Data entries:
────────────────────
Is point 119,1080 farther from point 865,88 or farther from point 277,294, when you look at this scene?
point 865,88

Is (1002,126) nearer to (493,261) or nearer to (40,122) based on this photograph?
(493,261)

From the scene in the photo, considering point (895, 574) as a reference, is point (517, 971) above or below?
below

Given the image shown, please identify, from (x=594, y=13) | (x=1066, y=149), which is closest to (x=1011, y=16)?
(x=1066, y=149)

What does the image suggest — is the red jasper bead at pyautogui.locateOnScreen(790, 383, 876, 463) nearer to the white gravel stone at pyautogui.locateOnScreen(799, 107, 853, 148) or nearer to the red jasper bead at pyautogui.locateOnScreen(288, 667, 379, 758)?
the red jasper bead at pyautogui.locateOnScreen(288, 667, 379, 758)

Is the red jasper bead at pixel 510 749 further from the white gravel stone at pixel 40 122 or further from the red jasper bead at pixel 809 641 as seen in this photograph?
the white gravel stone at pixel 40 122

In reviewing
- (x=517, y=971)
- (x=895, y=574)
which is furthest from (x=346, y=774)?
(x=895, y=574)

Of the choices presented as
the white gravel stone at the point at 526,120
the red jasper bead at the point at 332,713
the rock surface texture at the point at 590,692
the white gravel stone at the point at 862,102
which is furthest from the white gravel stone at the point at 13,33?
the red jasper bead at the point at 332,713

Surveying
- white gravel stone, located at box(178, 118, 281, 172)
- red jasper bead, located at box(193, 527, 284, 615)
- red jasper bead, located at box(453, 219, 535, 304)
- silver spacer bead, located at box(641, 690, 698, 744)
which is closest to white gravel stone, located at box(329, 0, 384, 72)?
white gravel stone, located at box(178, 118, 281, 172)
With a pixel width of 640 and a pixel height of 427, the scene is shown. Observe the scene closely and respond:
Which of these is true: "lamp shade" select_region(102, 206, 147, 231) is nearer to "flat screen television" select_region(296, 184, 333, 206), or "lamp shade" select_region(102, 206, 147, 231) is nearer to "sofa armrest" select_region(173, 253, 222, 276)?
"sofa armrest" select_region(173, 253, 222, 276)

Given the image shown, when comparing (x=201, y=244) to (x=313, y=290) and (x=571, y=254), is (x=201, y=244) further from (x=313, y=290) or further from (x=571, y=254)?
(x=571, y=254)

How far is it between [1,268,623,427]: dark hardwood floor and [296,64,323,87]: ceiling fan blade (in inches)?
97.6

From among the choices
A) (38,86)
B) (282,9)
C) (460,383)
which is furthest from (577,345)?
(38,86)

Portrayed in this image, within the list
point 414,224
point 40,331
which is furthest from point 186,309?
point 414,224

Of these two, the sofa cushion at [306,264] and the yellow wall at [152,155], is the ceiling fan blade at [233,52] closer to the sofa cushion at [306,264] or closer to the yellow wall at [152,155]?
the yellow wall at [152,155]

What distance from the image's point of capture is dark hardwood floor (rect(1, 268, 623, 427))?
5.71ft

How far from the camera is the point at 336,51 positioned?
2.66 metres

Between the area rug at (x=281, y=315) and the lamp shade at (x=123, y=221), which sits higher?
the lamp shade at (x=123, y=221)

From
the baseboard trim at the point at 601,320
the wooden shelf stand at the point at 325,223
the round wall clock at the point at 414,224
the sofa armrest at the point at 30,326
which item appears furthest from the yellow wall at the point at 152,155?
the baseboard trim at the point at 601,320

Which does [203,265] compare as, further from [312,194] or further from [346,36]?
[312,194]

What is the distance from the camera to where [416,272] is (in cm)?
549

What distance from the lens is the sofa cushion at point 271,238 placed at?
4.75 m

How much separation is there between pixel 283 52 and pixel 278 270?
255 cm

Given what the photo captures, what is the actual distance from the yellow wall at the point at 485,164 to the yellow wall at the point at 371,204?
────────────────────
Return all of the data above verbatim, keeping every line unchanged.

■ Complete output
Is point 119,1080 farther from point 865,88 or farther from point 277,294, when you look at this scene?
point 865,88

Is (1002,126) nearer to (493,261) or nearer to (40,122) based on this photograph?
(493,261)

From the scene in the photo, considering point (895, 574) as a reference, is point (517, 971) above or below?
below

Given the image shown, please identify, from (x=594, y=13) | (x=1066, y=149), which is closest to (x=1011, y=16)?
(x=1066, y=149)

What does the image suggest — is the red jasper bead at pyautogui.locateOnScreen(790, 383, 876, 463) nearer to the white gravel stone at pyautogui.locateOnScreen(799, 107, 853, 148) or nearer to the red jasper bead at pyautogui.locateOnScreen(288, 667, 379, 758)?
the red jasper bead at pyautogui.locateOnScreen(288, 667, 379, 758)

Is the red jasper bead at pixel 510 749 further from the white gravel stone at pixel 40 122 or further from the red jasper bead at pixel 809 641 as seen in this photograph?
the white gravel stone at pixel 40 122

In reviewing
- (x=517, y=971)
- (x=895, y=574)
which is furthest from (x=346, y=774)?
(x=895, y=574)

Of the choices presented as
the white gravel stone at the point at 526,120
the red jasper bead at the point at 332,713
the rock surface texture at the point at 590,692
the white gravel stone at the point at 862,102
which is furthest from the white gravel stone at the point at 13,33?
the red jasper bead at the point at 332,713

Surveying
- white gravel stone, located at box(178, 118, 281, 172)
- red jasper bead, located at box(193, 527, 284, 615)
- red jasper bead, located at box(453, 219, 535, 304)
- silver spacer bead, located at box(641, 690, 698, 744)
which is closest to white gravel stone, located at box(329, 0, 384, 72)?
white gravel stone, located at box(178, 118, 281, 172)
With a pixel width of 640 and a pixel height of 427, the scene is shown. Observe the scene closely and respond:
Which of these is true: "lamp shade" select_region(102, 206, 147, 231) is nearer to "flat screen television" select_region(296, 184, 333, 206), or "lamp shade" select_region(102, 206, 147, 231) is nearer to "sofa armrest" select_region(173, 253, 222, 276)?
"sofa armrest" select_region(173, 253, 222, 276)

Given the image shown, when comparing (x=201, y=244) to (x=313, y=290) and (x=571, y=254), is (x=201, y=244) further from (x=313, y=290) or further from (x=571, y=254)?
(x=571, y=254)

How far is it between [1,268,623,427]: dark hardwood floor and [296,64,323,87]: ceiling fan blade (in inches)?
97.6

From among the choices
A) (38,86)
B) (282,9)
C) (460,383)
which is furthest from (577,345)?
(38,86)

Portrayed in this image, within the list
point 414,224
point 40,331
which is furthest from point 186,309?
point 414,224

Of these two, the sofa cushion at [306,264] and the yellow wall at [152,155], is the ceiling fan blade at [233,52] closer to the sofa cushion at [306,264] or closer to the yellow wall at [152,155]?
the yellow wall at [152,155]

What distance from the image's point of capture is dark hardwood floor (rect(1, 268, 623, 427))?
5.71ft

How far from the camera is the point at 336,51 positioned?
2.66 metres

Between the area rug at (x=281, y=315) and the lamp shade at (x=123, y=221), which sits higher?
the lamp shade at (x=123, y=221)

From
the baseboard trim at the point at 601,320
the wooden shelf stand at the point at 325,223
the round wall clock at the point at 414,224
the sofa armrest at the point at 30,326
which item appears furthest from the yellow wall at the point at 152,155?
the baseboard trim at the point at 601,320

Which does [203,265] compare as, further from [312,194] or further from [346,36]?
[312,194]

What is the distance from the camera to where [416,272] is (in cm)?
549

What distance from the lens is the sofa cushion at point 271,238 placed at?
4.75 m

How much separation is there between pixel 283 52 and pixel 278 270?
255 cm

Given what the photo captures, what is the actual distance from the yellow wall at the point at 485,164 to the yellow wall at the point at 371,204?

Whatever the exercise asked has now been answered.